Le Fanon persan Lecture de Fanon par Shariati Ehsan Shariati, Philosophe, Sorbonne nouvelle

- L’examen critique de la réception iranienne de l’ontologie fondamentale de M. Heidegger et ses implications politiques, thèse de doctorat en cours, Sorbonne nouvelle ;

- Les impensée philosophiques de Ali Shariati, Cahiers de la Fondation, 1er cahier : En marge du Texte, Téhéran, 2000 ;

- Les fondements de la démocratie dans la philosophie politique de l’islam, in rev. Pejoohesh, Paris, 1996 ;

- Du gouvernement de la cité, traduction et commentaire de Siyâsa al-madaniyya de Farabi ; + La philosophie politique de Farabi, Paris XII : sous la direction de J. Quillet, 1992 ;

- La Sagesse de Soi dans la pensée de Iqbal Lahouri, Paris : éd. Ershad, avril 1983 ;

- Nombreux articles en persan, sur le site Arash

Mesdames, Messieurs,

En remerciant les responsables du « Cercle Fanon » de nous avoir accordé l’honneur d’évoquer le souvenir de ces figures de proue des révolutions émancipatrices du tiers-monde, j’essaie de tracer brièvement les traits distinctifs des rapports entre Shariati et Fanon :

L’historique

Durant son séjour parisien (de 1959 à 1964), Ali Shariati, en militant patriote démocrate convaincu, membre du Front National de Dr. Mossadegh (Leader du Mouvement de la nationalisation du pétrole iranien), élève, en islamologie, de L. Massignon (1883-1962) et de J. Berque (1910-1995) ; de G. Gurvitch (1894-1964) et H. Lefebvre (1901-91) en sociologie et, influencé en philosophie, par le courant phénoménologique et existentialiste via Sartre et Merleau-Ponty, fait connaissance de l’œuvre et de la personne de Frantz Fanon.

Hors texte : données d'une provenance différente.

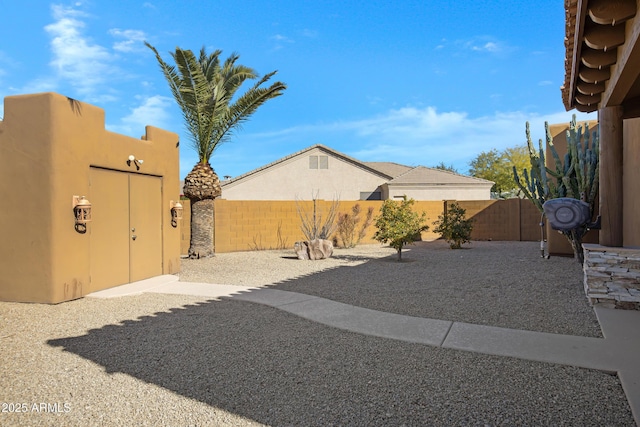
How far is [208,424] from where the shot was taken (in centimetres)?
318

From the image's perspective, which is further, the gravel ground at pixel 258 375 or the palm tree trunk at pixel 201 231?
the palm tree trunk at pixel 201 231

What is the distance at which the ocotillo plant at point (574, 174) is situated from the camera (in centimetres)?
1006

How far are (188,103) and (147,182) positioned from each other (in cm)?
572

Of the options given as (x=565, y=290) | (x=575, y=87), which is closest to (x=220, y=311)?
(x=565, y=290)

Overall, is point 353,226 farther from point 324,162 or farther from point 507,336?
point 507,336

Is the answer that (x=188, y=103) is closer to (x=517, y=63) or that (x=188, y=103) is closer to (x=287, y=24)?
(x=287, y=24)

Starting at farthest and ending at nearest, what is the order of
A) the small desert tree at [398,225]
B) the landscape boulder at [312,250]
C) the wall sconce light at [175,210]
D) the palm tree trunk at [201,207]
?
the palm tree trunk at [201,207]
the landscape boulder at [312,250]
the small desert tree at [398,225]
the wall sconce light at [175,210]

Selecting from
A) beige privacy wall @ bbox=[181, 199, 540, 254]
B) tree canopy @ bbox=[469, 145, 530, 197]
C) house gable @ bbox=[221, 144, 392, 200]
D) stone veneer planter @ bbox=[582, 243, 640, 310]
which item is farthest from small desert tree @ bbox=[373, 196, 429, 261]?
tree canopy @ bbox=[469, 145, 530, 197]

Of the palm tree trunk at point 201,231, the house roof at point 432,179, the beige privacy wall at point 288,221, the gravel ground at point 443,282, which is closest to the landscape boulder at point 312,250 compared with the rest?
the gravel ground at point 443,282

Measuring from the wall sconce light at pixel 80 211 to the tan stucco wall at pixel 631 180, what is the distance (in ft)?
32.3

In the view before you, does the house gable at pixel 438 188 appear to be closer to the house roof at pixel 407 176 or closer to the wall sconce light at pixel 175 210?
the house roof at pixel 407 176

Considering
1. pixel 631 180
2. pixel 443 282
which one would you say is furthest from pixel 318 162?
pixel 631 180

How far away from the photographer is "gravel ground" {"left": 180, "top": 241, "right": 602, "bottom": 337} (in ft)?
20.7

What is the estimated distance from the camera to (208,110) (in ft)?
48.4
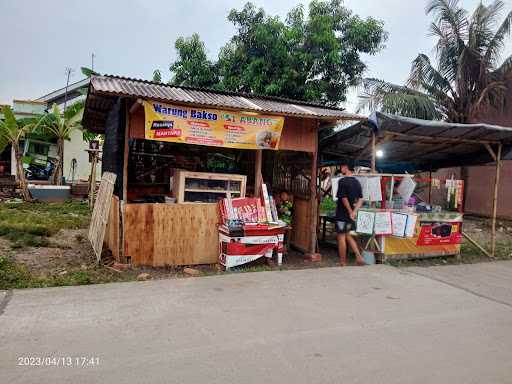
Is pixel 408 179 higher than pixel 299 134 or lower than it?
lower

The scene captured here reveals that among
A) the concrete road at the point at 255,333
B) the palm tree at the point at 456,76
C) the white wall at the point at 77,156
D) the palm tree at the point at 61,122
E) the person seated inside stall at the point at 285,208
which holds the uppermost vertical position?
the palm tree at the point at 456,76

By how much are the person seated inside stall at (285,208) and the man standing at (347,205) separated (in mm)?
1047

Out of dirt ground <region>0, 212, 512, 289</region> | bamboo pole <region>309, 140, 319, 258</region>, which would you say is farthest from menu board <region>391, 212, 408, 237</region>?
bamboo pole <region>309, 140, 319, 258</region>

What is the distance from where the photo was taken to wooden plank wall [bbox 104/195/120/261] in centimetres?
672

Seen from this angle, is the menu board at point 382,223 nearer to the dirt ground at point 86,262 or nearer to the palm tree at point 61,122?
the dirt ground at point 86,262

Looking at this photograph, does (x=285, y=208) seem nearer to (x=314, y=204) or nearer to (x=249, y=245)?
(x=314, y=204)

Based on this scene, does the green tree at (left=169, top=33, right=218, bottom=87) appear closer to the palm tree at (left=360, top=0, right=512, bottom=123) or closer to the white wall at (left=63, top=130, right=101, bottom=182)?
the palm tree at (left=360, top=0, right=512, bottom=123)

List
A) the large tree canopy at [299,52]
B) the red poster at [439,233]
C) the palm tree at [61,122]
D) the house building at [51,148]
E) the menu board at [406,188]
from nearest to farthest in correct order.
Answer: the menu board at [406,188]
the red poster at [439,233]
the large tree canopy at [299,52]
the palm tree at [61,122]
the house building at [51,148]

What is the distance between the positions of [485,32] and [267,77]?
7.89 metres

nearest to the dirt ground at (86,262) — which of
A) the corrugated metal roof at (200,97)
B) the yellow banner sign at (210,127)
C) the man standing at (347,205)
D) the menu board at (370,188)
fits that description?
the man standing at (347,205)

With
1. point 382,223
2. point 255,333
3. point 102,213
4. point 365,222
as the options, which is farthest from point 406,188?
point 102,213

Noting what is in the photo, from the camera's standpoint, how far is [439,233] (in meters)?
8.24

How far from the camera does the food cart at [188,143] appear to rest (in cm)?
640

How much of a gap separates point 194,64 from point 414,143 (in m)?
9.16
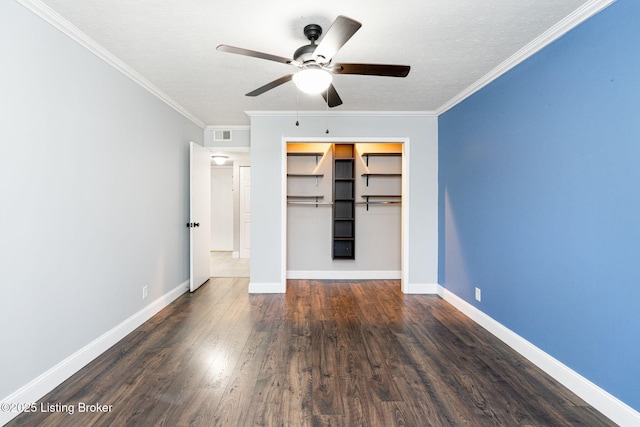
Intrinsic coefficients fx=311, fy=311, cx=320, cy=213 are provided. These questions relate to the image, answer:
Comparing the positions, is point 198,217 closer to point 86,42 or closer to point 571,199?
point 86,42

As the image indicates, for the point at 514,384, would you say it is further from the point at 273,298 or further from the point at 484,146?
the point at 273,298

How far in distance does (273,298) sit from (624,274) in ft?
11.3

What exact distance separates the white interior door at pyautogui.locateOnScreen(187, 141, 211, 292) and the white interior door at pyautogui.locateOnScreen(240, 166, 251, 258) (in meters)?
2.38

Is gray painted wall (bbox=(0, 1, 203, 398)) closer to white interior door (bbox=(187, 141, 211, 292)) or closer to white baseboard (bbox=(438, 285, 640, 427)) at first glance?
white interior door (bbox=(187, 141, 211, 292))

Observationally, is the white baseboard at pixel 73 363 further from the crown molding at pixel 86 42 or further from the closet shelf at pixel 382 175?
the closet shelf at pixel 382 175

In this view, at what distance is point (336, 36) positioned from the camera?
1.76 m

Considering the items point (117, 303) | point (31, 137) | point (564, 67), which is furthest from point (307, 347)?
point (564, 67)

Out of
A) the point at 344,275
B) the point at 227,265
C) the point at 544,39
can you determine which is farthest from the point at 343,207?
the point at 544,39

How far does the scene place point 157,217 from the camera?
11.7 feet

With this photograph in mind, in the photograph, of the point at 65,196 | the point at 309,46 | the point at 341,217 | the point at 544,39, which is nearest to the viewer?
the point at 309,46

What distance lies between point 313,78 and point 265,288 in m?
3.12

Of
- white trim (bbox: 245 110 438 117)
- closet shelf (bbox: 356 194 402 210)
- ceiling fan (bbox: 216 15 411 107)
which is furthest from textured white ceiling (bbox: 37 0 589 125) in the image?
closet shelf (bbox: 356 194 402 210)

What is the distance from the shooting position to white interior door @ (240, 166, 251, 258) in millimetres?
7449

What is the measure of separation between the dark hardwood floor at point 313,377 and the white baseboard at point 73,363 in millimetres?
54
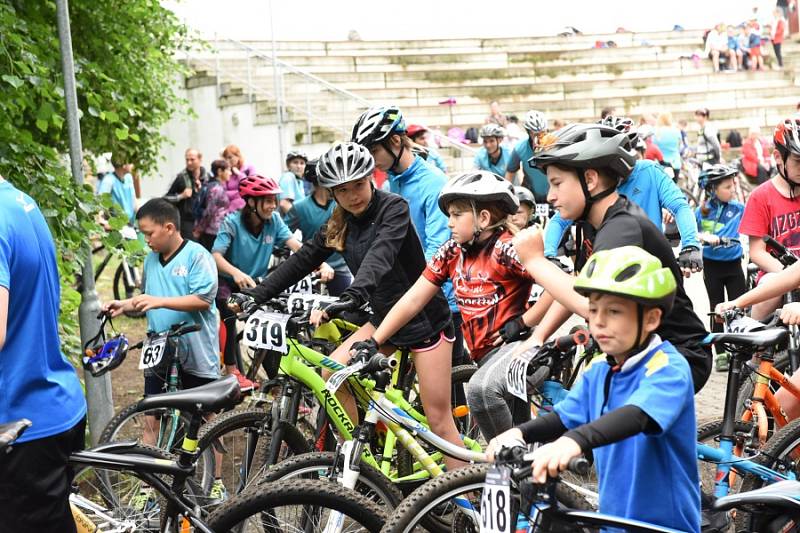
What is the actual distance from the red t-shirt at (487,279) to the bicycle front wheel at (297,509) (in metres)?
1.40

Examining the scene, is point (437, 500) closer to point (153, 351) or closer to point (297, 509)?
Answer: point (297, 509)

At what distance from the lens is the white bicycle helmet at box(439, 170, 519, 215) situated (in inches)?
222

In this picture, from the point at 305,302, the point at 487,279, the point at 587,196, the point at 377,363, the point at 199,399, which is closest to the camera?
the point at 199,399

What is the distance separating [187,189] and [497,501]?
11376mm

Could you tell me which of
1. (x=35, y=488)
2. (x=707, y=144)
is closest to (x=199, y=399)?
(x=35, y=488)

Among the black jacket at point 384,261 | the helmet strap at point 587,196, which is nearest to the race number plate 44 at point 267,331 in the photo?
the black jacket at point 384,261

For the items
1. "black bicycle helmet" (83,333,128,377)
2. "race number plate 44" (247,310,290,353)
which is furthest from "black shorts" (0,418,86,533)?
"black bicycle helmet" (83,333,128,377)

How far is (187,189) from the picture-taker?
47.8 ft

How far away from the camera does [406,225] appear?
6.21 metres

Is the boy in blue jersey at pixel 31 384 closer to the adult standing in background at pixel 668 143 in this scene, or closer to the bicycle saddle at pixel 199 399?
the bicycle saddle at pixel 199 399

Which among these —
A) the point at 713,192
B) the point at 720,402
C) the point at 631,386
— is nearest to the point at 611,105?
the point at 713,192

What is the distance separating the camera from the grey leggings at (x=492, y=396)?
5.27 metres

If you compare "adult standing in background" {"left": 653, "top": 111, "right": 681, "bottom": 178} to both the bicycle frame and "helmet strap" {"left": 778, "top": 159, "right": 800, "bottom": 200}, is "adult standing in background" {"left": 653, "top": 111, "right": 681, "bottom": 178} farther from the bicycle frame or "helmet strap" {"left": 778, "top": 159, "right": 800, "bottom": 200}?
the bicycle frame

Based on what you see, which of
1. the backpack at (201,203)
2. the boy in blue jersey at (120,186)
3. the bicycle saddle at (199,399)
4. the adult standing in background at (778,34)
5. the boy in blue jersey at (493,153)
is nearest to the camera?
the bicycle saddle at (199,399)
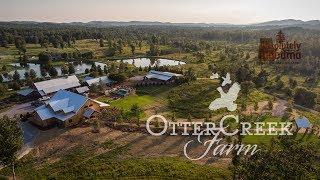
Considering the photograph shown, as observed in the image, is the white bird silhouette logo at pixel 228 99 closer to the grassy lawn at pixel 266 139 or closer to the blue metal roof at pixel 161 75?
the grassy lawn at pixel 266 139

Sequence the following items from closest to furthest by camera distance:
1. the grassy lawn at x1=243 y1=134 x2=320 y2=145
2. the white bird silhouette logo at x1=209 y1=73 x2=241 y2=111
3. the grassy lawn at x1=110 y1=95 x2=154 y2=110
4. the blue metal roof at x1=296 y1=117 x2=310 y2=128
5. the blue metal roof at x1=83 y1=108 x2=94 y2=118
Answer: the grassy lawn at x1=243 y1=134 x2=320 y2=145
the blue metal roof at x1=296 y1=117 x2=310 y2=128
the blue metal roof at x1=83 y1=108 x2=94 y2=118
the white bird silhouette logo at x1=209 y1=73 x2=241 y2=111
the grassy lawn at x1=110 y1=95 x2=154 y2=110

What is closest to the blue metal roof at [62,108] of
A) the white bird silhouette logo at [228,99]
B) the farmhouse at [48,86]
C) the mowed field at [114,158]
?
the mowed field at [114,158]

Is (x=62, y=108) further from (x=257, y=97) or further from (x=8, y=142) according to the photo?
(x=257, y=97)

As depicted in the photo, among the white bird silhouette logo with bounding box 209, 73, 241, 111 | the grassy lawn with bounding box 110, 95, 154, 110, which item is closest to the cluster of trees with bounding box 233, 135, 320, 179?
the white bird silhouette logo with bounding box 209, 73, 241, 111

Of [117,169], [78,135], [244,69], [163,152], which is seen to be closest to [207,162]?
[163,152]

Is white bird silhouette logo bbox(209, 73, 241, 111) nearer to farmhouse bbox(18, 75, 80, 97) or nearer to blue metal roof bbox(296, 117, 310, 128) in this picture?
blue metal roof bbox(296, 117, 310, 128)

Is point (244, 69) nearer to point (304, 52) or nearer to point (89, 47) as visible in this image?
point (304, 52)
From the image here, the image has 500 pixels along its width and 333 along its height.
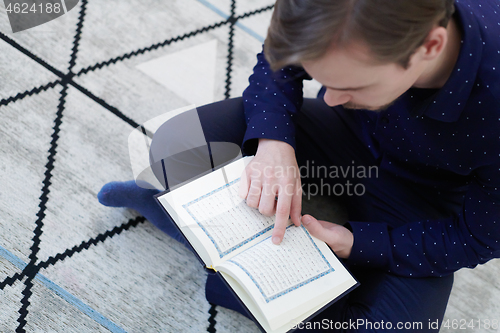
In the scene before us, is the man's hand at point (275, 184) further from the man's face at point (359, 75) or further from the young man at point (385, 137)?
the man's face at point (359, 75)

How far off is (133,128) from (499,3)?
0.89m

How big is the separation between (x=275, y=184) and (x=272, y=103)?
0.62 feet

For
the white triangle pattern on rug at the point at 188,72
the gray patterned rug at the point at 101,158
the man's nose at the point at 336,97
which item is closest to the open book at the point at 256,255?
the man's nose at the point at 336,97

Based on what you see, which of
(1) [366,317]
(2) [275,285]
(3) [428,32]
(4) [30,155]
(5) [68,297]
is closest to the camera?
(3) [428,32]

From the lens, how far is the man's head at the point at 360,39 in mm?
433

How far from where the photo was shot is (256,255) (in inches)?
24.2

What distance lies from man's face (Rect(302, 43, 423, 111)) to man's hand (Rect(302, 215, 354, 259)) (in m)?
0.24

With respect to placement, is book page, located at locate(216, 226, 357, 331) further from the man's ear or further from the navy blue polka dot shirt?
the man's ear

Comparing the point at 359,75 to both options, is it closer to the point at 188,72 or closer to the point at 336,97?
the point at 336,97

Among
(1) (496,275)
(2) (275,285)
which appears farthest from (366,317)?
(1) (496,275)

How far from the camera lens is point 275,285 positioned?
60 cm

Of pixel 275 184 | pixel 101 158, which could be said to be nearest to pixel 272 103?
pixel 275 184

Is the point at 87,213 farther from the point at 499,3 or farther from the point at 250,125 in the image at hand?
the point at 499,3

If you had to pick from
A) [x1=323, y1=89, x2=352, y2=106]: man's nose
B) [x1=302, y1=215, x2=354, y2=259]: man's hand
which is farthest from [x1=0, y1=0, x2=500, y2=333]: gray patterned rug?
[x1=323, y1=89, x2=352, y2=106]: man's nose
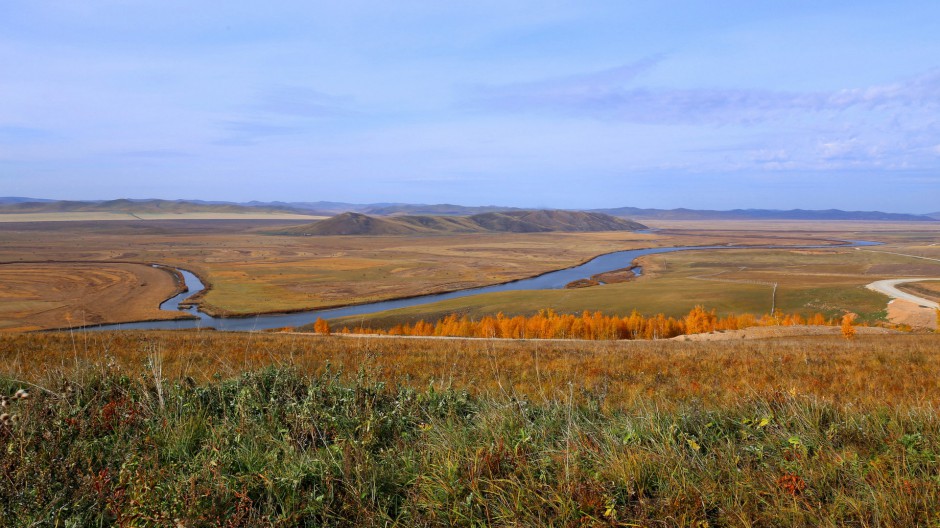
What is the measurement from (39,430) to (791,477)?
620cm

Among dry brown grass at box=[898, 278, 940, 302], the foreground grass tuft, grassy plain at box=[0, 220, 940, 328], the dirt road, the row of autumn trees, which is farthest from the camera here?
grassy plain at box=[0, 220, 940, 328]

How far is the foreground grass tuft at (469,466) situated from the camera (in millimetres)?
3465

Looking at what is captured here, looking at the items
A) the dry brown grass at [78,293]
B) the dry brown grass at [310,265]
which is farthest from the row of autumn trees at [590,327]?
the dry brown grass at [78,293]

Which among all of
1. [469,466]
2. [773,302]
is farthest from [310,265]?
[469,466]

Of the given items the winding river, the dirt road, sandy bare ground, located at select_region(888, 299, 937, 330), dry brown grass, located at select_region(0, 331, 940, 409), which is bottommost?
the winding river

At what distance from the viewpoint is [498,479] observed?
3.73m

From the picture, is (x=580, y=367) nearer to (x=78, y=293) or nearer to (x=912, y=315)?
(x=912, y=315)

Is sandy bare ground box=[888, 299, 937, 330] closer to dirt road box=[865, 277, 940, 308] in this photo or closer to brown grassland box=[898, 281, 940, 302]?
dirt road box=[865, 277, 940, 308]

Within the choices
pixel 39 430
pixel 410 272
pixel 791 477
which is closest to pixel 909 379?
pixel 791 477

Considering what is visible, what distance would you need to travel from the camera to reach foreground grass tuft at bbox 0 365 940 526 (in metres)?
3.46

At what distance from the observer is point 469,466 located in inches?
156

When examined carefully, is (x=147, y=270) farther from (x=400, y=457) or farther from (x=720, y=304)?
(x=400, y=457)

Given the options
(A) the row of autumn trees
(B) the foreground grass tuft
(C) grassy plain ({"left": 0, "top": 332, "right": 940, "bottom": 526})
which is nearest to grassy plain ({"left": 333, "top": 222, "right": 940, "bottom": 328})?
(A) the row of autumn trees

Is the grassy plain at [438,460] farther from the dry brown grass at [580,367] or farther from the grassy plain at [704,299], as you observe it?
the grassy plain at [704,299]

Nous sommes, durant ces années, en pleine guerre d’Algérie, et notre étudiant ne cachait pas ses sympathies pour la lutte du peuple algérien et du F.L.N., avec qui il était entré un jour en contact direct, tout à fait par hasard, dans un salon de coiffure algérien. Le coiffeur, membre du F.L.N., l’avait mis en relation avec un réseau parisien qui utilisait sa petite chambre d’étudiant. C’est au cours de cette collaboration, qu’il s’est mis à lire passionnément toute une littérature révolutionnaire de l’époque, dénommée plus tard tiers-mondiste (La nuit coloniale de Farhat Abbès, Le meilleur combat d’Ammar Ouzeggane, etc..)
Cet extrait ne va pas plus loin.